Judith Ortiz Cofer opens for us a window of understanding into the riches of Puerto Rican culture. Her brave, gritty narrator, Consuelo . . . is the perfect tour guide through this compelling, deeply honest novel about the pain of family secrets.Pam Houston, author of Cowboys Are My Weakness
"A bittersweet tale of the price one pays to reinvent the story handed down by one's antepasados and familia. Consuelo is both herself and every mujer, and her story her own and that of her island, torn between self-discovery and safety."Julia Alvarez, author of How the Garcia Girls Lost Their Accents
"Funny and affecting, this rite of passage novel celebrates familia y cultura, and artful ways to escape them unscathed. Judith Ortiz Cofer is one of our most gifted authors."Latina
Judith Ortiz Cofer's light-hearted bildungsroman, The Meaning of Consuelo, casts an affectionate glance at a young woman's coming-of-age in Puerto Rico. Set in San Juan in the 1950s, the novel wrestles with the demons and household saints that accompany Consuelo Signe on her journey to maturity. It is a rite of passage played out against the background of a culturally undesirable change.

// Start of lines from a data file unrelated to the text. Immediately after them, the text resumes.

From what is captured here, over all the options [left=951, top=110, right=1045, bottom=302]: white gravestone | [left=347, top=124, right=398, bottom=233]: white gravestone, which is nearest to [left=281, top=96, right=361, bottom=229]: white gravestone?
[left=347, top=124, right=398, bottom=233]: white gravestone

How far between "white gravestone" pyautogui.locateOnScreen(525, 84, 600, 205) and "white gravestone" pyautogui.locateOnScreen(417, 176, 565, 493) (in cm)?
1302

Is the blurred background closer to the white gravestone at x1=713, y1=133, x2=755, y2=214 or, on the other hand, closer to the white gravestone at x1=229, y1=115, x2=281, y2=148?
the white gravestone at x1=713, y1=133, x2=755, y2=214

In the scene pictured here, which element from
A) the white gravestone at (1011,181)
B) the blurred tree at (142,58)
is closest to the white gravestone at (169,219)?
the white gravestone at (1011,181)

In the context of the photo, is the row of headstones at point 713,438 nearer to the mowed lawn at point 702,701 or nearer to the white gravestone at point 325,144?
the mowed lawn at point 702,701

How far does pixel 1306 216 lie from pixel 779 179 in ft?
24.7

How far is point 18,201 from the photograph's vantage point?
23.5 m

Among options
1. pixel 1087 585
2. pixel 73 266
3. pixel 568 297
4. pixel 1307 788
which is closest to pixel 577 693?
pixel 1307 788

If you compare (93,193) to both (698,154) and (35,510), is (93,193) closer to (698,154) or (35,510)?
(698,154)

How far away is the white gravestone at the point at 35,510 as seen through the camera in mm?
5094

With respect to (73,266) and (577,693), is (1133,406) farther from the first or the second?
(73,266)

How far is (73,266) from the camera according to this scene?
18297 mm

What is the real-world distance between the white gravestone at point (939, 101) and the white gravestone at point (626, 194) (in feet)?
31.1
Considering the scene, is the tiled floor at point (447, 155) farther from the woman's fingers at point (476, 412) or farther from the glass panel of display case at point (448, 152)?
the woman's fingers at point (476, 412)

Puerto Rican novelist, essayist and poet Cofer (The Latin Deli, etc.) chronicles the childhood and young adulthood of Consuelo, a bookish girl growing up in a San Juan suburb in the 1950s. Cofer's novel is richly descriptive of the shifting mores of Puerto Rican culture and the historical particularities of the era (especially the growing American presence on the Caribbean island), but its deeper elements-Consuelo's growth into maturity; her sister's developing schizophrenia; and the demise of her parents' marriage-lack originality and are plagued by an overabundance of foreshadowing. Consuelo, her name signifying comfort and consolation, looks out for her younger sister, Mili, whose name derives from the word for miracle. The novel begins on a foreboding note: the local transvestite, Maria Sereno, interrupts a casual game of catch between the girls. They scamper into the house, scolded by their mother: "We do not associate in public with people like Maria Sereno." Life grows steadily gloomier for Consuelo: she botches her one high school romance; her beloved gay cousin, Patricio, moves to Nueva York; Mili starts acting strangely, singing to herself and speaking in tongues; and her father has an affair with a lounge singer at the hotel where he works. Cofer relies heavily on signposting, with lines like "It would be a while before we came to understand the true meaning of the word tragedia," which slow the narrative. Precise, near-sociological glimpses of island life in the 1950s-the introduction of mahones, or jeans; GI loans and new housing developments; the reassuring taste of sugar cane-add substance, but this is a plodding, overly deliberate effort. Agent, Liz Darhansoff. (Nov.) Copyright 2003 Reed Business Information.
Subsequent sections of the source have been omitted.